§ Saved entries

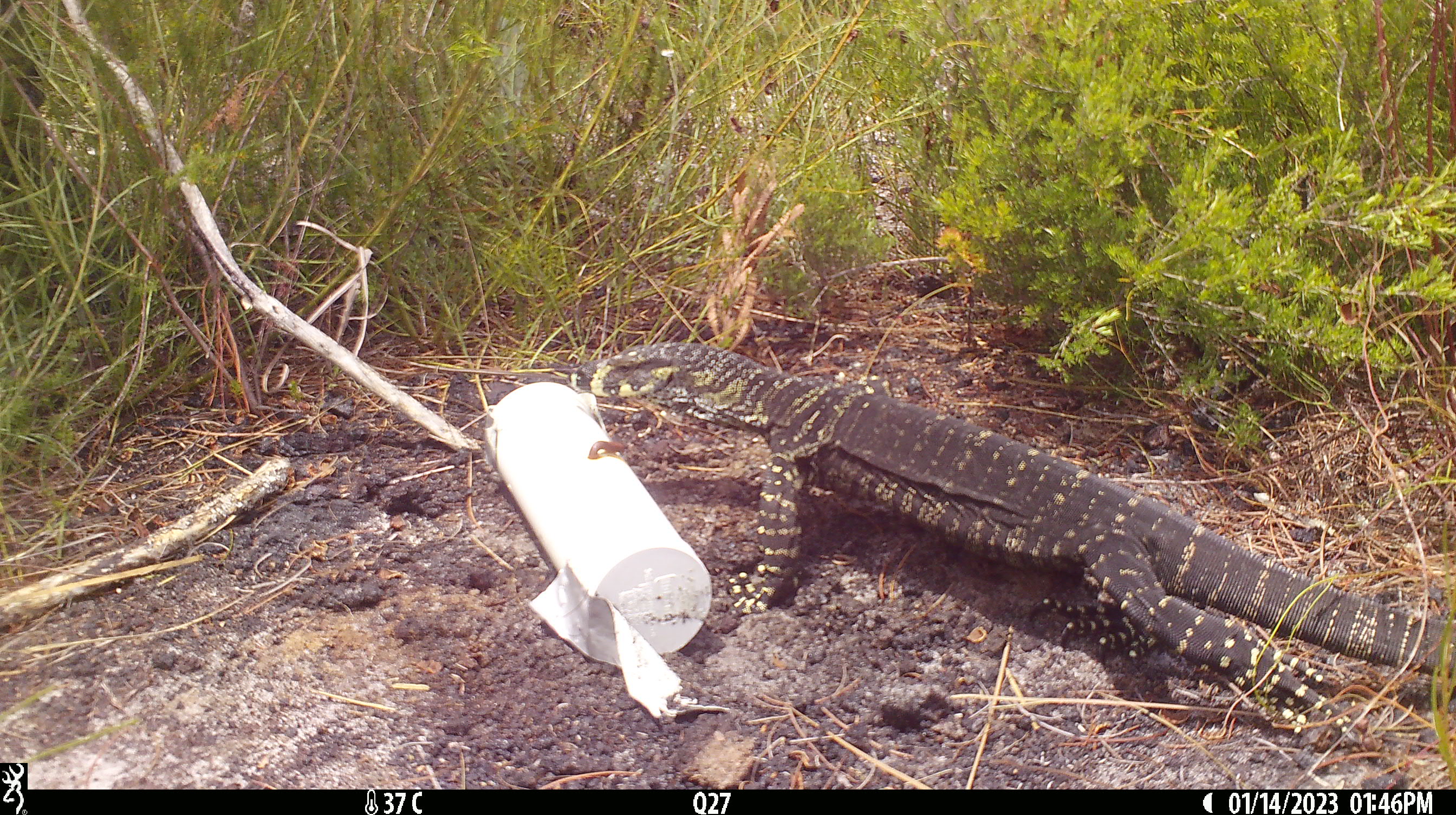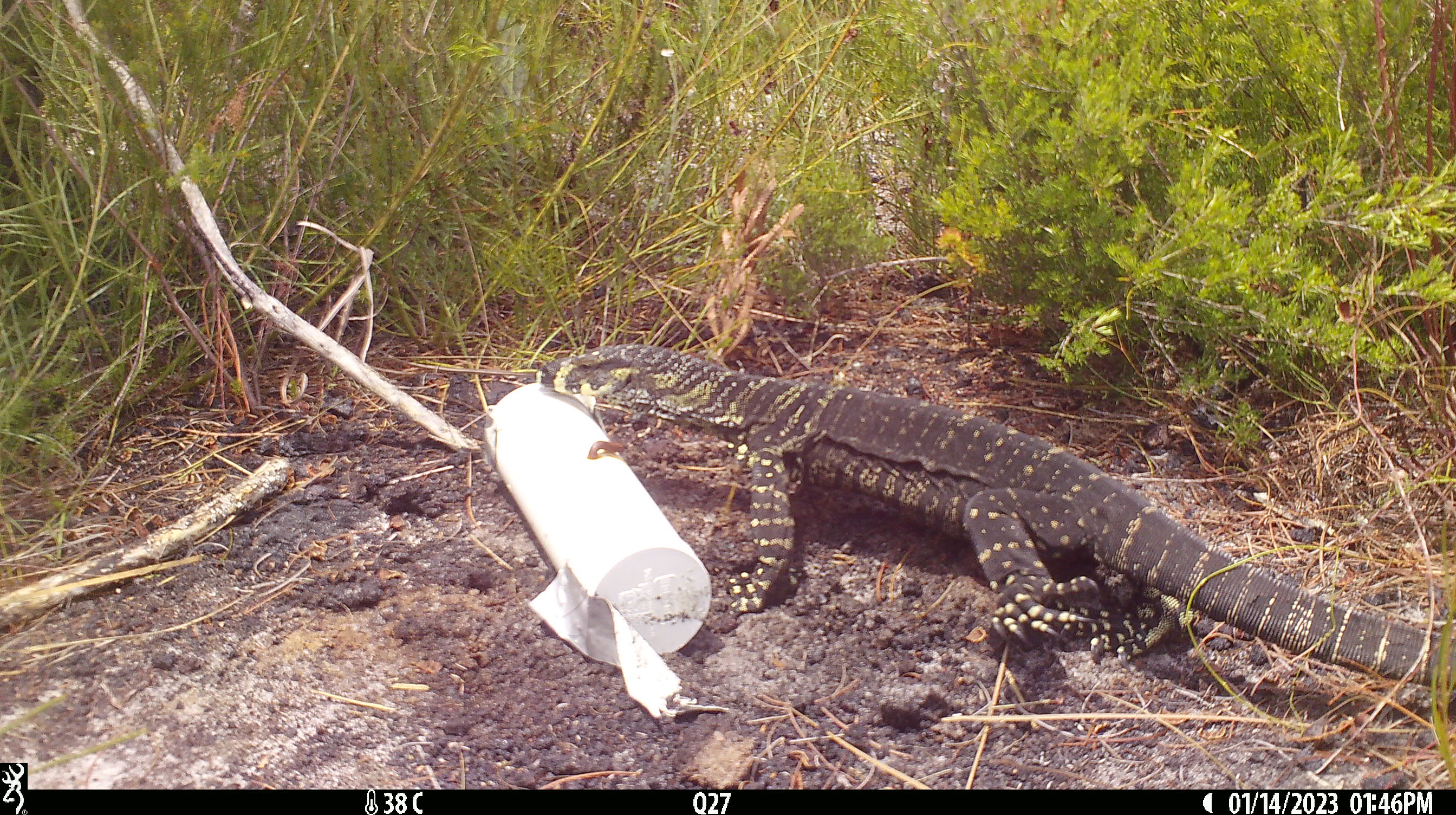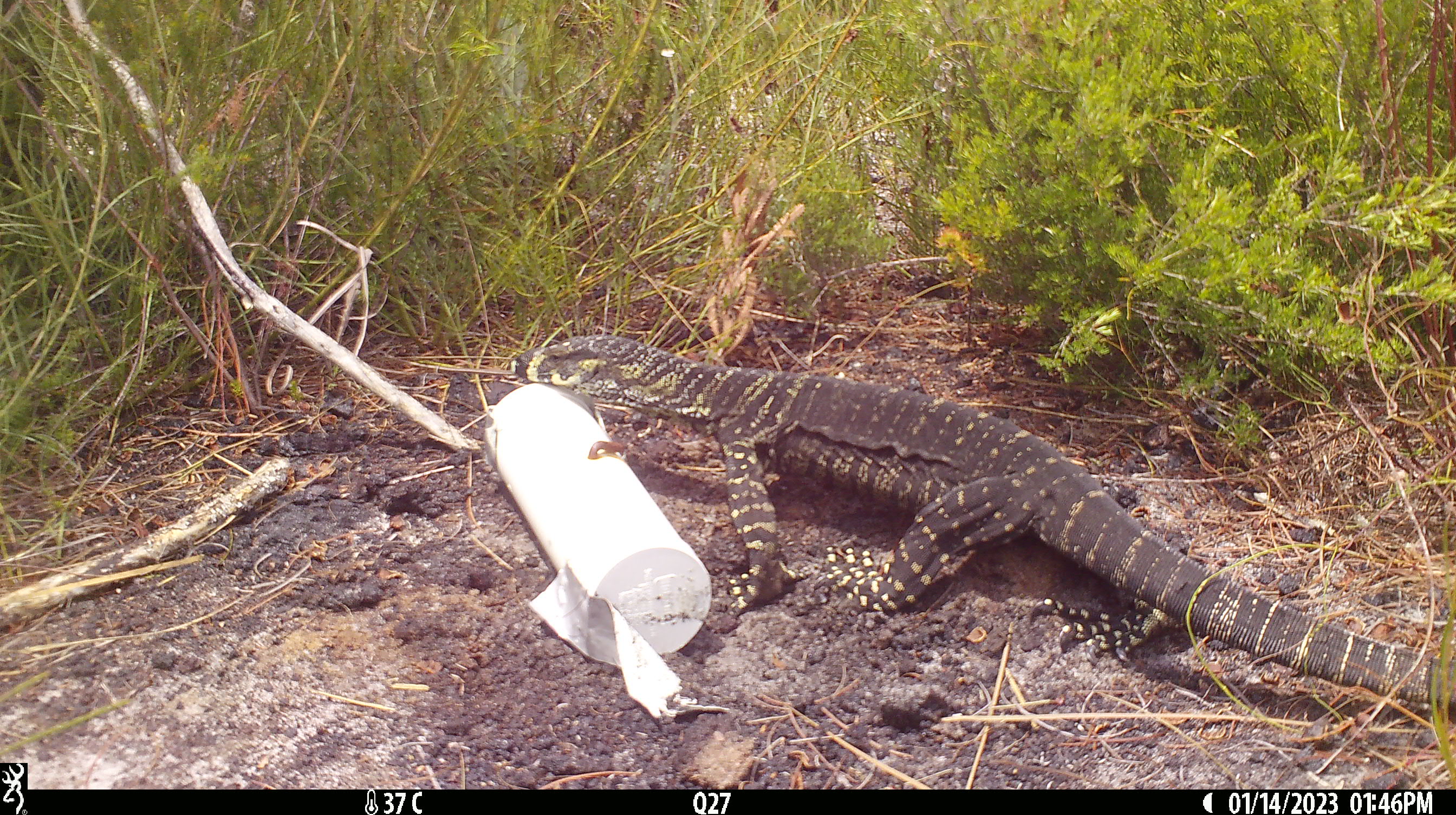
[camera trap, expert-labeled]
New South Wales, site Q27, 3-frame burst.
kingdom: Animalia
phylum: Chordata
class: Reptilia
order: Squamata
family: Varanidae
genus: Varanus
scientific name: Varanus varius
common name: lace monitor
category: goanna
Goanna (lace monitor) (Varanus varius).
--
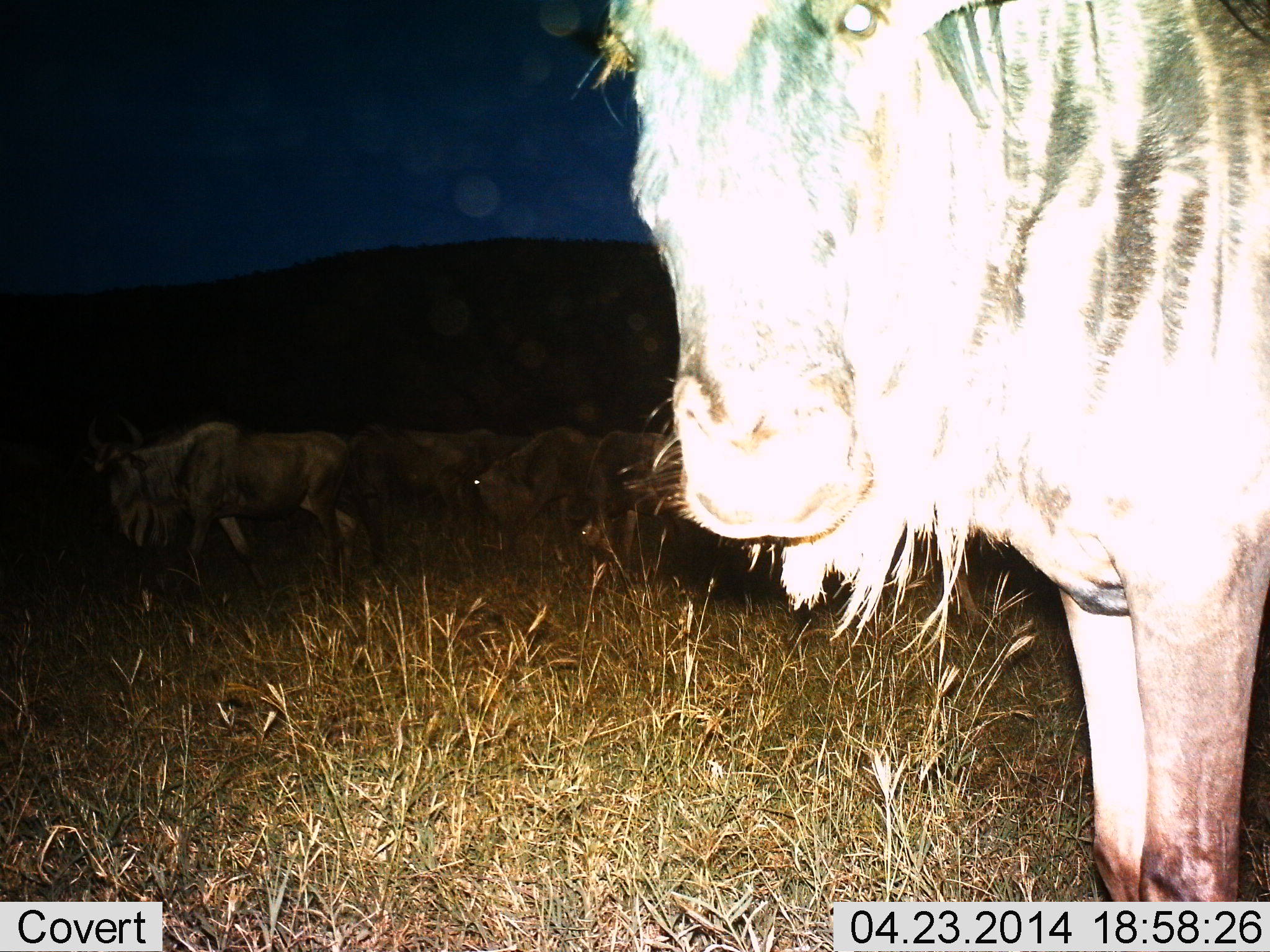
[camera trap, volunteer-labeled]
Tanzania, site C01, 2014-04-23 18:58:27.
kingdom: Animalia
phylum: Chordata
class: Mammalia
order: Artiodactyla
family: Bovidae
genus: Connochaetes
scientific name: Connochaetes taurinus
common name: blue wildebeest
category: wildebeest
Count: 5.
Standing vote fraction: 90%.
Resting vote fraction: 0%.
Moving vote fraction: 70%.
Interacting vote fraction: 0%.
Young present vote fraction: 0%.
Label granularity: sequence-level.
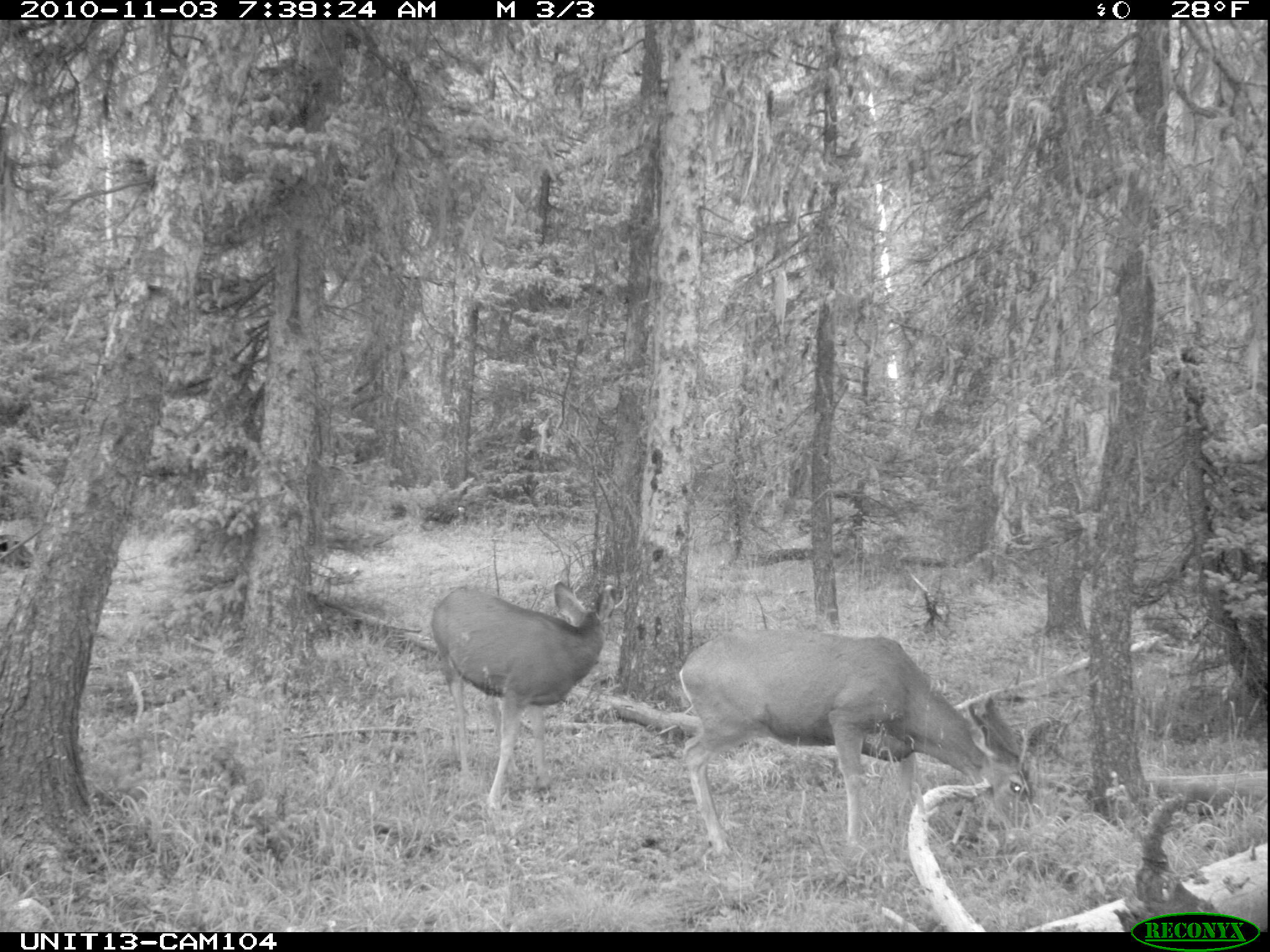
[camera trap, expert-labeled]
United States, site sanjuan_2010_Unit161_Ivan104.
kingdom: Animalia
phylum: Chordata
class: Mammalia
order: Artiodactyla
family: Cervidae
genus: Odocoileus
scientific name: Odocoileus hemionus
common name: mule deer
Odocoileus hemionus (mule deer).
==
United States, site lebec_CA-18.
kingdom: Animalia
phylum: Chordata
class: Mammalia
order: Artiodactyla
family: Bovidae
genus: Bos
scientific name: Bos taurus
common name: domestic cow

§ Work order
Based on the records above, how many lines hold the string "site"? Answer with the number by itself.

§ Task solution
4